SUPPLIED DATA:

────────────────────────────────────────

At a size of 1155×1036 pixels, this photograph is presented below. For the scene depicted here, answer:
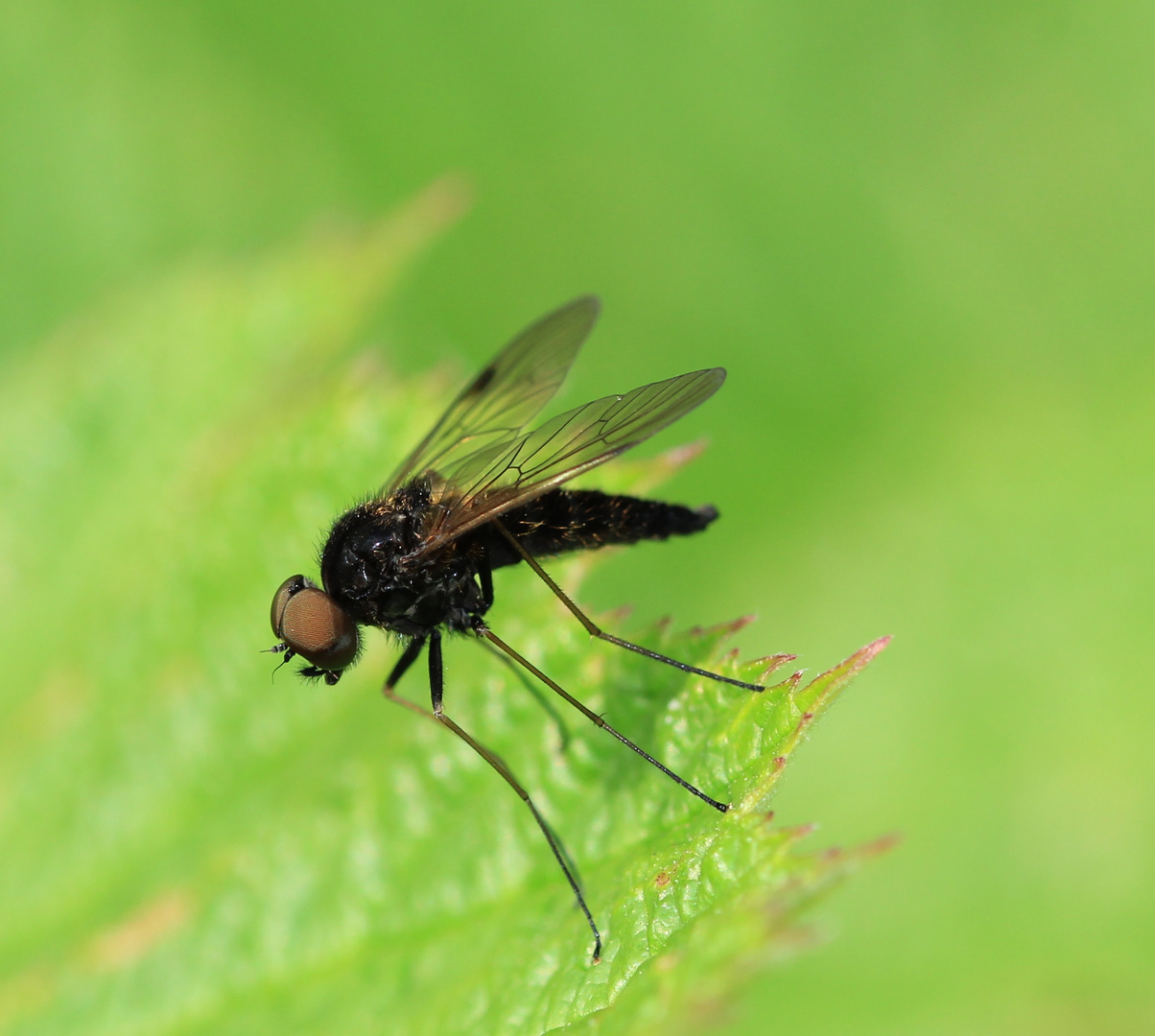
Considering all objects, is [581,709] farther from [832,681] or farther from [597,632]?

────────────────────────────────────────

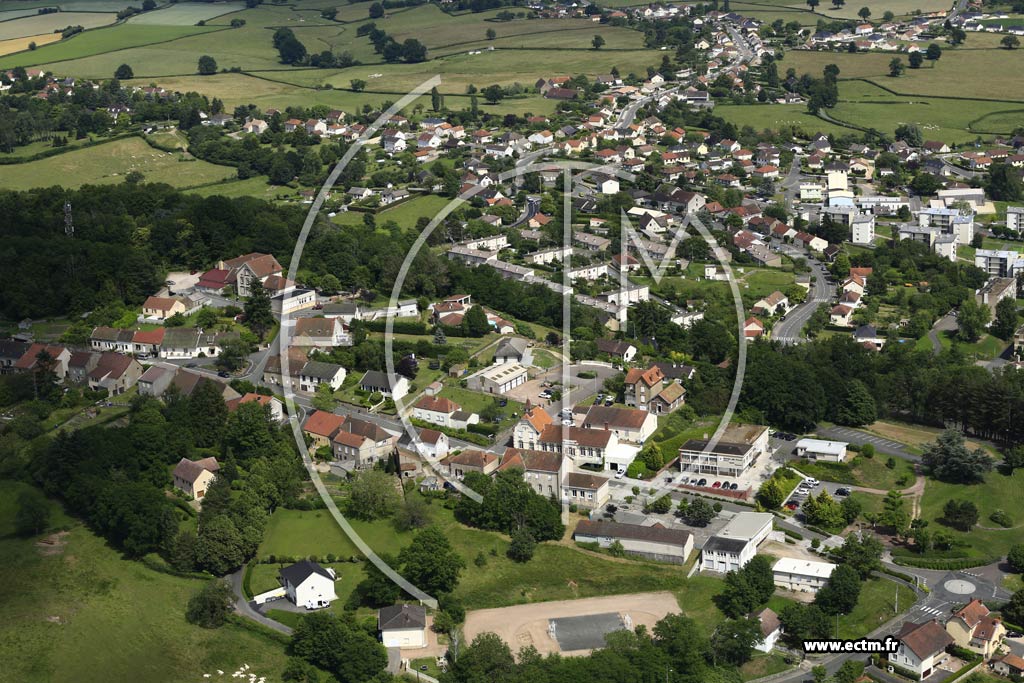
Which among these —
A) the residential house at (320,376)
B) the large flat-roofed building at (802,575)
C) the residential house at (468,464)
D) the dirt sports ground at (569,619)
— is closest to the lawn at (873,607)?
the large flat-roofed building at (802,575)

────────────────────────────────────────

SET TASK:
Retype the records beginning at the line that contains "At a size of" and ending after the line that contains "Considering all objects, is", leaving out the pictures.

COMPLETE ANSWER:
At a size of 1155×1036 pixels, this photograph is presented below. For the scene depicted here, answer:
Considering all objects, is [581,709] farther from [832,681] or farther from [597,632]?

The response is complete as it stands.